To the casual observer, it’s just a postal truck.
But these days, it’s also a lifeline, and the mailman driving the truck, Kyle West, delivers much more than letters.
A mail route in distress
It started about five weeks ago with a conversation that West, 23, had with an elderly person on his route who needed toilet paper. On his own time, the mailman went to a nearby store to pick up the goods. There, he saw a frenzied scene, sparse shelves and another elderly mail customer leaving empty-handed, defeated by the long lines and chaos.
West picked up goods for both senior customers and delivered them the next day. After talking to others on his route, he realized far too many customers were suffering similar problems. But one, a well-prepared patron, donated a stockpile of toilet paper and paper towels to West’s new mission.
A letter carrier on a mission
The man known as “Mailman Kyle” has been delivering the letters in his hometown for almost two and a half years. During that time, he’s gotten to know most of his customers – either from face-to-face contact or through delivery messages he sometimes leaves behind with packages and other mail. West realized message slips would be a great way to communicate with customers during the quarantine.
“I had notes made to bring to my customers to let them know how I could help them. I have the toilet paper in my truck. I’ll put rolls in my satchel and drop them off based on what their notes request.”
Meanwhile, West continues his appointed rounds and feels the love. He says the US Postal Service is following a stringent safety protocol, providing masks, gloves and sanitizer for its letter carriers.
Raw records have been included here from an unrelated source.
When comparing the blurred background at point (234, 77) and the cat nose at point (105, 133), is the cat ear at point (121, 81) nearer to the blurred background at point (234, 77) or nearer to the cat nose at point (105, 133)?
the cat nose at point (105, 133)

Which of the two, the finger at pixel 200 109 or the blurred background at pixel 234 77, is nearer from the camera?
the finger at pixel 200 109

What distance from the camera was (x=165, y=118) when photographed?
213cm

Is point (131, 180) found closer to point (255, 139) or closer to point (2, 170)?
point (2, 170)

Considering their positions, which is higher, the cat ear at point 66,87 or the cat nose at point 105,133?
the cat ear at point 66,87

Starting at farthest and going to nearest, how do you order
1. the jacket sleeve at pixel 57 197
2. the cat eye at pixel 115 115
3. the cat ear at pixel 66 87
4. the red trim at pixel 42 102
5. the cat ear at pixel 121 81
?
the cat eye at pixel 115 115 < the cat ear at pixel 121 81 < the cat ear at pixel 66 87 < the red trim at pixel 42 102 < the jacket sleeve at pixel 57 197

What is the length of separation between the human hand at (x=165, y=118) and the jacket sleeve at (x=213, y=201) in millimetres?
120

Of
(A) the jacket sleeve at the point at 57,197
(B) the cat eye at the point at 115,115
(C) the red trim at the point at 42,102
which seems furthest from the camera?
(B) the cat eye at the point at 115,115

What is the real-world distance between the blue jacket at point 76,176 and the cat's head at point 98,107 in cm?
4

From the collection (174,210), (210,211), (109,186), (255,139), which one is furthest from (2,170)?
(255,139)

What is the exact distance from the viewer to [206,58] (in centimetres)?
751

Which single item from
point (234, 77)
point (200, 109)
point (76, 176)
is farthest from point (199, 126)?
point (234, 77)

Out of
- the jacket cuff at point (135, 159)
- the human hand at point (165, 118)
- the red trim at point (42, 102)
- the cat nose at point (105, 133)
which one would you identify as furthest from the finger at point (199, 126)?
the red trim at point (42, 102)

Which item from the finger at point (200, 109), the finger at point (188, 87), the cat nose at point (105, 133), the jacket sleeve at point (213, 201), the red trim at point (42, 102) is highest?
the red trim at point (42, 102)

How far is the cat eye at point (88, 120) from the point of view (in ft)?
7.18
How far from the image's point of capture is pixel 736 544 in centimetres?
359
And customers are also grateful.
“It’s nice to see thank you notes,” West tells CNN. “I’m getting more than I’ve ever seen before in mailboxes.”
He’s also getting messages from people he’s never met; family members of the elderly he’s helping.
“I’ve gotten phone calls from people’s kids. I’ve gotten more ‘thank yous’ than I’ve ever gotten in my postal career.”
The mailman always delivers
West points out that nationwide, letter carriers are continuing to perform a crucial service.
“We are delivering so many essential things to people. We’re delivering more medicine than ever right now.”
And he urges the public to continue taking the health crisis seriously.
“If 50 percent of the post office gets sick, who’s going to get this medicine? We need people to follow the CDC guidelines so people can keep on keepin’ on.”
West truly lives the philosophy that the post office always delivers, with nothing keeping this mailman from his appointed rounds.